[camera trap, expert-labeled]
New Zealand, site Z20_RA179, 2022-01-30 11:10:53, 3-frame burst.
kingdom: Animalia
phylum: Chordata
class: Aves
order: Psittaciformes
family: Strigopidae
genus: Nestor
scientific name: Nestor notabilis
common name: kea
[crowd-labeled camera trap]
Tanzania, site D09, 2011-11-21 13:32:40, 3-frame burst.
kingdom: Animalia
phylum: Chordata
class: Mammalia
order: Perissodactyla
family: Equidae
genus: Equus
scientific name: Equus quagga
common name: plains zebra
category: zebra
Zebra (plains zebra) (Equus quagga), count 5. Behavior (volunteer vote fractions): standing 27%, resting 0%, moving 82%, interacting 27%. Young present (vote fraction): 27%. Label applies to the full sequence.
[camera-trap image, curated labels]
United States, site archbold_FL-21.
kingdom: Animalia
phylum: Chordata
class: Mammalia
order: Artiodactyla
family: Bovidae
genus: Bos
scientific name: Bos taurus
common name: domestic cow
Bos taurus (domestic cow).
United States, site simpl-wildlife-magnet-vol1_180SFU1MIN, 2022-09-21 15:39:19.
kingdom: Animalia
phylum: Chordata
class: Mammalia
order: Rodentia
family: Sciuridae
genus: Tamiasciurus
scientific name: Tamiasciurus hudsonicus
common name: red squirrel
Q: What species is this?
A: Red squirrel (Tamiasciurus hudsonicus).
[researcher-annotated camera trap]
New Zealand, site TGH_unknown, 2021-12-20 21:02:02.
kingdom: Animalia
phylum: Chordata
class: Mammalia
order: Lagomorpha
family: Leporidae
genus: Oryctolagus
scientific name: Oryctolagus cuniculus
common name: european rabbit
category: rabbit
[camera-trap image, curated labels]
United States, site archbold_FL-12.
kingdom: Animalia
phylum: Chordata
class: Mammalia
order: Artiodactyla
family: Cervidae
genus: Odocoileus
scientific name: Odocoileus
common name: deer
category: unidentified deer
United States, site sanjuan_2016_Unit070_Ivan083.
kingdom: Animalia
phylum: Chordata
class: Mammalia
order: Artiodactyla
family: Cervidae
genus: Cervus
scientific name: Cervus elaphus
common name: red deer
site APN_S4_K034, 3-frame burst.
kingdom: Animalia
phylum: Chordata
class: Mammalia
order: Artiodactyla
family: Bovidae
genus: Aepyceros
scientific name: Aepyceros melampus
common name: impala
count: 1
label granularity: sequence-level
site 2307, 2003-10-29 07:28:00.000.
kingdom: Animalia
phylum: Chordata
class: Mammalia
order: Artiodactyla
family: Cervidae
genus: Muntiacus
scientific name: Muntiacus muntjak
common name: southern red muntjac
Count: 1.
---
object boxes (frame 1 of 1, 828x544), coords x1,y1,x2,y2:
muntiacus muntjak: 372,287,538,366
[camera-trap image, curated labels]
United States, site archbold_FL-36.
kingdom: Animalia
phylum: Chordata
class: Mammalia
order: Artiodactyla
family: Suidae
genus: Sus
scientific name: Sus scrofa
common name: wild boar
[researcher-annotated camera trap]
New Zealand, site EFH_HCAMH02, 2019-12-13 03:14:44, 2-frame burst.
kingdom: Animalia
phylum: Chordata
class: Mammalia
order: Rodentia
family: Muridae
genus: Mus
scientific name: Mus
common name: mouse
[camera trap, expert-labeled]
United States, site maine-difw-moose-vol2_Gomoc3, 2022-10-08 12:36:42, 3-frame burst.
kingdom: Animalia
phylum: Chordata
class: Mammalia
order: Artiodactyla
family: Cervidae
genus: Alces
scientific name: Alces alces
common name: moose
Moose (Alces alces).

-*-*-

**Aim of the task:**
Pull out all lines from the listing that contain the string "Zealand".

**Your solution:**
New Zealand, site Z20_RA179, 2022-01-30 11:10:53, 3-frame burst.
New Zealand, site TGH_unknown, 2021-12-20 21:02:02.
New Zealand, site EFH_HCAMH02, 2019-12-13 03:14:44, 2-frame burst.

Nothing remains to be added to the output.